Where have women taken the world in terms of…
Rajeshwari Chatterjee was the first woman engineer from Karnataka. In 1946, she was given a scholarship by the (then) Govt of Delhi to study abroad, and studied at the University of Michigan where she obtained her Master’s degree from the Department of Electrical Engineering. After obtaining a Ph.D degree, she returned to India and joined the Department of Electrical Communication Engineering at IISc as a faculty member where she along with her husband set up a microwave research laboratory where they did pioneering work on Microwave Engineering
Charusita Chakravarty was an Indian scientist and a chemistry professor at the Indian Institute of Technology. She was awarded Shanti Swarup Bhatnagar Prize for Science and Technology, for the study of chemical science. She was also conferred with the B.M Birla Science Award.

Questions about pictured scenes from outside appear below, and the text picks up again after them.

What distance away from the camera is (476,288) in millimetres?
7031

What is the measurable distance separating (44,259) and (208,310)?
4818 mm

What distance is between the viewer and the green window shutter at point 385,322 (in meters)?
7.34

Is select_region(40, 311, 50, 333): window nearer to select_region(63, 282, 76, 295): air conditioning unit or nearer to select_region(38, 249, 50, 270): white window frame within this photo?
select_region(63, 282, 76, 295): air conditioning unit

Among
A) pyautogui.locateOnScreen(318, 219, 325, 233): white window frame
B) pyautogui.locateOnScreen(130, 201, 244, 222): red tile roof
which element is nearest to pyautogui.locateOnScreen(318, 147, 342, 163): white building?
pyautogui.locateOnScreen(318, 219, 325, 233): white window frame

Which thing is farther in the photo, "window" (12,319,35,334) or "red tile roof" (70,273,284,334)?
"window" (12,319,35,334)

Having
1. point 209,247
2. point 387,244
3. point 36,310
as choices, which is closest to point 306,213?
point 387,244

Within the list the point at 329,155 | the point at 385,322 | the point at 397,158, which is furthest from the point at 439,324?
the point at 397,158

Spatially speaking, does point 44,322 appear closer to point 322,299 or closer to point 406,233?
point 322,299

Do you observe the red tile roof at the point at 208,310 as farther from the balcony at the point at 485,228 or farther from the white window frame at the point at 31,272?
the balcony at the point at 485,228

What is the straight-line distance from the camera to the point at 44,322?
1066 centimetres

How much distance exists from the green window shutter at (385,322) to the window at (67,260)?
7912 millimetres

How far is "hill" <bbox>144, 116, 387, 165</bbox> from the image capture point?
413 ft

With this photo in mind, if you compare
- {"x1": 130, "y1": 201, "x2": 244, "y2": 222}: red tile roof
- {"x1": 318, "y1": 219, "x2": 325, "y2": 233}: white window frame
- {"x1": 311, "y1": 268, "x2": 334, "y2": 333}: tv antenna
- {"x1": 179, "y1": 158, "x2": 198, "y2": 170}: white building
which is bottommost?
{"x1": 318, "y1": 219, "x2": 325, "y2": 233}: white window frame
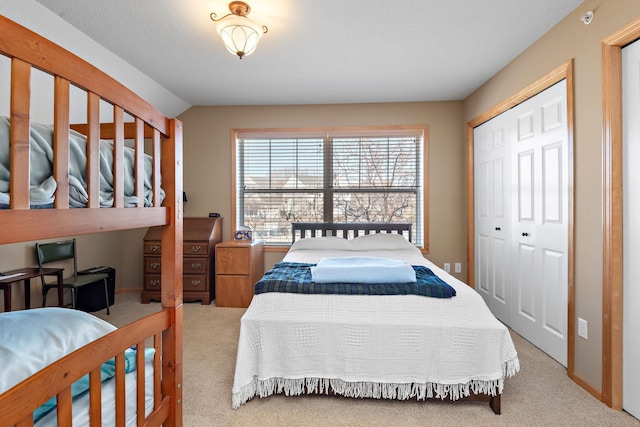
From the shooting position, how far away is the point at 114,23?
2.19 m

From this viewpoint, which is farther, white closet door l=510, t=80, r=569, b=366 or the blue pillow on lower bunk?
white closet door l=510, t=80, r=569, b=366

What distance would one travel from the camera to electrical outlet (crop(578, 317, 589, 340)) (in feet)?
6.44

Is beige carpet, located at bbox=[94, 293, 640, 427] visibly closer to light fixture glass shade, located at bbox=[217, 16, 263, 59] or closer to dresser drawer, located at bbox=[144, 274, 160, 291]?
dresser drawer, located at bbox=[144, 274, 160, 291]

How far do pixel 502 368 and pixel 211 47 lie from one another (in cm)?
296

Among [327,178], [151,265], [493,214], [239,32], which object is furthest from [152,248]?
[493,214]

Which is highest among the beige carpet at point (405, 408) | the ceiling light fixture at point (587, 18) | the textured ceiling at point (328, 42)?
the textured ceiling at point (328, 42)

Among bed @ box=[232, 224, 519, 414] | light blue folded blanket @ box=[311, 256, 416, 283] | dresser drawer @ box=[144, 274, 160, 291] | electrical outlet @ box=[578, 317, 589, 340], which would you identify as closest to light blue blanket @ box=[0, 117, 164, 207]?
bed @ box=[232, 224, 519, 414]

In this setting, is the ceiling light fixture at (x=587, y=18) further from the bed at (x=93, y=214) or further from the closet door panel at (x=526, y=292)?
the bed at (x=93, y=214)

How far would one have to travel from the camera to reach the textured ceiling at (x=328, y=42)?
6.68 ft

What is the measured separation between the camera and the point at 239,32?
83.0 inches

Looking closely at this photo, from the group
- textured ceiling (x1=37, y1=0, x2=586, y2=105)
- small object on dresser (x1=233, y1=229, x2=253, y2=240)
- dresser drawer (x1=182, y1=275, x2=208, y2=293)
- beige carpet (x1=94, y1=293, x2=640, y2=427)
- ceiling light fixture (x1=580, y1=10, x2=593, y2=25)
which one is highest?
textured ceiling (x1=37, y1=0, x2=586, y2=105)

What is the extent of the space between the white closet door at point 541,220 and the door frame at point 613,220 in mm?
365

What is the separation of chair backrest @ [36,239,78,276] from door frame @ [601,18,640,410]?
434cm

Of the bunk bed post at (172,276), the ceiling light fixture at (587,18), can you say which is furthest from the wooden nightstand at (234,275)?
the ceiling light fixture at (587,18)
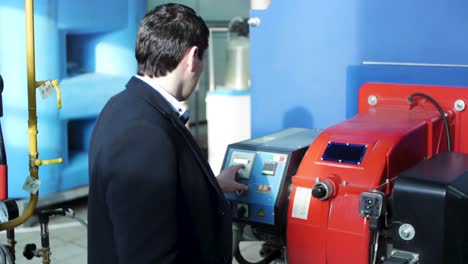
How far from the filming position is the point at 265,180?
188 centimetres

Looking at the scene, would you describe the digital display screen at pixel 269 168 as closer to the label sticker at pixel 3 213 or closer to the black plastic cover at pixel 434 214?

In addition, Charusita also served as an Associate Member at the Jawaharlal Nehru Center for Advanced Scientific Research and Center for Computational Material Science, in Bangalore.
Jennifer Doudna is one of the most culturally significant scientists studying today. She helped developed CRISPR, the genetic-engineering method that may allow for ‘designer babies’ but also for the eradication or treatment of sickle cell anemia, cystic fibrosis, Huntington’s disease, and HIV. She is presently a professor at UC Berkeley.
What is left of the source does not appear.